Aneuvo is emerging at a time when demand for advanced neurorehabilitation technologies is rising, driven by aging populations, increasing incidence of spinal injuries, and evolving reimbursement models that favour non-invasive care. The company’s focus on non-invasive spinal cord stimulation aligns with macro trends across both healthcare policy and clinical research, where risk-reduction, portability, and home therapy delivery are becoming central to innovation.

According to global market analysis, the neurostimulation sector is expected to surpass $15 billion in value by the end of the decade, propelled by breakthroughs in non-invasive therapies and AI-guided rehabilitation tools. Aneuvo’s ExaStim stands out in this context due to its unique targeting mechanism, home compatibility, and CE-approved status—a combination that positions it competitively against more traditional invasive options from larger incumbents.

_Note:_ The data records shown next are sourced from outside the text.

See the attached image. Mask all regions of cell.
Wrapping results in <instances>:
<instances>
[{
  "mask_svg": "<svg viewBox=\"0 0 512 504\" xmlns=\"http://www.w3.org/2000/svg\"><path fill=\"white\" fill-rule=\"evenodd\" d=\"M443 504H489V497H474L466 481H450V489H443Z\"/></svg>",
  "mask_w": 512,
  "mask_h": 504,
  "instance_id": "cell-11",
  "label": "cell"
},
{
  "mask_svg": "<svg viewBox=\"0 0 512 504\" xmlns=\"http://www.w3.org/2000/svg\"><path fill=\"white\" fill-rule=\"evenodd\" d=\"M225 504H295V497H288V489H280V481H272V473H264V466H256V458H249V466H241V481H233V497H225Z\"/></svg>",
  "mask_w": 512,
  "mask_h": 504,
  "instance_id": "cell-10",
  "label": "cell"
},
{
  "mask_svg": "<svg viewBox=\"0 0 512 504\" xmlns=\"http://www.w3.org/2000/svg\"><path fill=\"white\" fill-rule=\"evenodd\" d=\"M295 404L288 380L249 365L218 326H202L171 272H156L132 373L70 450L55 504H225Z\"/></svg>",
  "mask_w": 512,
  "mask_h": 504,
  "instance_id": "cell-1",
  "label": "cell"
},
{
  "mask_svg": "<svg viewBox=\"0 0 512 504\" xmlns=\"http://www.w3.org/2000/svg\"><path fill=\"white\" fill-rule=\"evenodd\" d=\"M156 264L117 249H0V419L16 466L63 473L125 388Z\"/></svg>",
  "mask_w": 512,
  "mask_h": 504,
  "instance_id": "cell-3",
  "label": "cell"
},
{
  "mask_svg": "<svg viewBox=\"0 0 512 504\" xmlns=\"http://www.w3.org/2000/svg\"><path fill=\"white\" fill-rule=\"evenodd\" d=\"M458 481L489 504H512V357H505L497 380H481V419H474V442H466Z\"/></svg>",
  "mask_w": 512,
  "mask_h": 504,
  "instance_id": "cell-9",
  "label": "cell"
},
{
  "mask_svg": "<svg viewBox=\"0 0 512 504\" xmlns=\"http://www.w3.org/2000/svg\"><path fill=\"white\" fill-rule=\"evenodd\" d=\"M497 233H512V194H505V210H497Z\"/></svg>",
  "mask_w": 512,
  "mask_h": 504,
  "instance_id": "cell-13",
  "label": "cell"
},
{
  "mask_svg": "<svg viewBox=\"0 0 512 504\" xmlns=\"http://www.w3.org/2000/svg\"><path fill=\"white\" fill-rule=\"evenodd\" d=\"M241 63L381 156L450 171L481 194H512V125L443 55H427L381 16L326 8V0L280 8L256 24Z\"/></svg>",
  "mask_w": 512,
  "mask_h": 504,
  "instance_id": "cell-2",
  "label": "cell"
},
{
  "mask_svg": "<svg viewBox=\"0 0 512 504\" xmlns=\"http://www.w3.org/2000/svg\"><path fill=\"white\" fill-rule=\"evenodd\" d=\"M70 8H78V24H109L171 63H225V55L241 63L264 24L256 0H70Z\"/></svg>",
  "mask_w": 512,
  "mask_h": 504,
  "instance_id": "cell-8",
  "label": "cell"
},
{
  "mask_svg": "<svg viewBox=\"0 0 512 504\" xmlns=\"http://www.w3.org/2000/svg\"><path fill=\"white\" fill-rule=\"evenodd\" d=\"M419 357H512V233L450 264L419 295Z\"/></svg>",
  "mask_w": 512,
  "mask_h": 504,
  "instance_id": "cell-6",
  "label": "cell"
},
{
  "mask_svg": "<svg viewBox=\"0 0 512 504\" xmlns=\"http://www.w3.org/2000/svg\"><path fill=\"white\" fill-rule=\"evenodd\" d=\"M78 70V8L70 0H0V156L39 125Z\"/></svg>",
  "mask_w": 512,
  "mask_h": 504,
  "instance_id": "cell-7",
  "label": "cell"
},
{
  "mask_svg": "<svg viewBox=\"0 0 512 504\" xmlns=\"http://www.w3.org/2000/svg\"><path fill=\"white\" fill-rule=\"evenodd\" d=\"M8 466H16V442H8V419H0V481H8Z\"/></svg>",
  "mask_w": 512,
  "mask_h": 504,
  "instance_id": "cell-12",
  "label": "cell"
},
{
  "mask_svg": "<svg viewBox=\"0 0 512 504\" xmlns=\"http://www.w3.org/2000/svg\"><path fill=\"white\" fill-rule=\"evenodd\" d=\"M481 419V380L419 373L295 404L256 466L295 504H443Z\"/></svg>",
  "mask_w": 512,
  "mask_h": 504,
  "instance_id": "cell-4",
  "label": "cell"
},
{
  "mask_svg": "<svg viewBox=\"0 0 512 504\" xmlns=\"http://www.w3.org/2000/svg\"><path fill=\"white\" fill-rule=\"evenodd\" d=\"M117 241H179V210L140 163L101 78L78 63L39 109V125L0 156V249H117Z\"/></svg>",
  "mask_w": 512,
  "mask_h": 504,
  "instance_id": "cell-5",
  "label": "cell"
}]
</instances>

Expert observers note that the absence of surgical risk, combined with the ExaStim system’s digital programmability, gives Aneuvo a distinct edge in expanding into outpatient and at-home rehabilitation settings, which are forecast to be major growth areas within neurological care.

What’s next for Aneuvo after CE Mark approval?

With CE Mark certification secured, Aneuvo plans to roll out ExaStim in collaboration with selected European medical partners. Initial deployments are likely to focus on rehabilitation centres and clinics specializing in chronic SCI care. These early partnerships will serve as hubs for training clinicians, gathering post-market evidence, and adapting the device for local healthcare workflows.

Simultaneously, Aneuvo is expected to advance U.S.-based research through its ongoing ASPIRE initiatives while preparing for future regulatory submissions to the U.S. Food and Drug Administration. These dual tracks—European commercialization and U.S. clinical validation—reflect a strategic approach to scaling safely and sustainably across key global markets.

The broader ambition, according to company disclosures, is to build a platform of non-invasive neural therapies that can be expanded beyond spinal cord injury to other neurodegenerative and neurological conditions.

As Aneuvo continues to scale, its emphasis on clinical evidence, quality assurance, and non-invasive innovation may offer an alternative to invasive implants and stimulate a new wave of accessibility in neurorehabilitation. The CE Mark for ExaStim is more than a regulatory green light—it’s a signal that the landscape of spinal cord injury treatment is evolving toward safer, more inclusive solutions.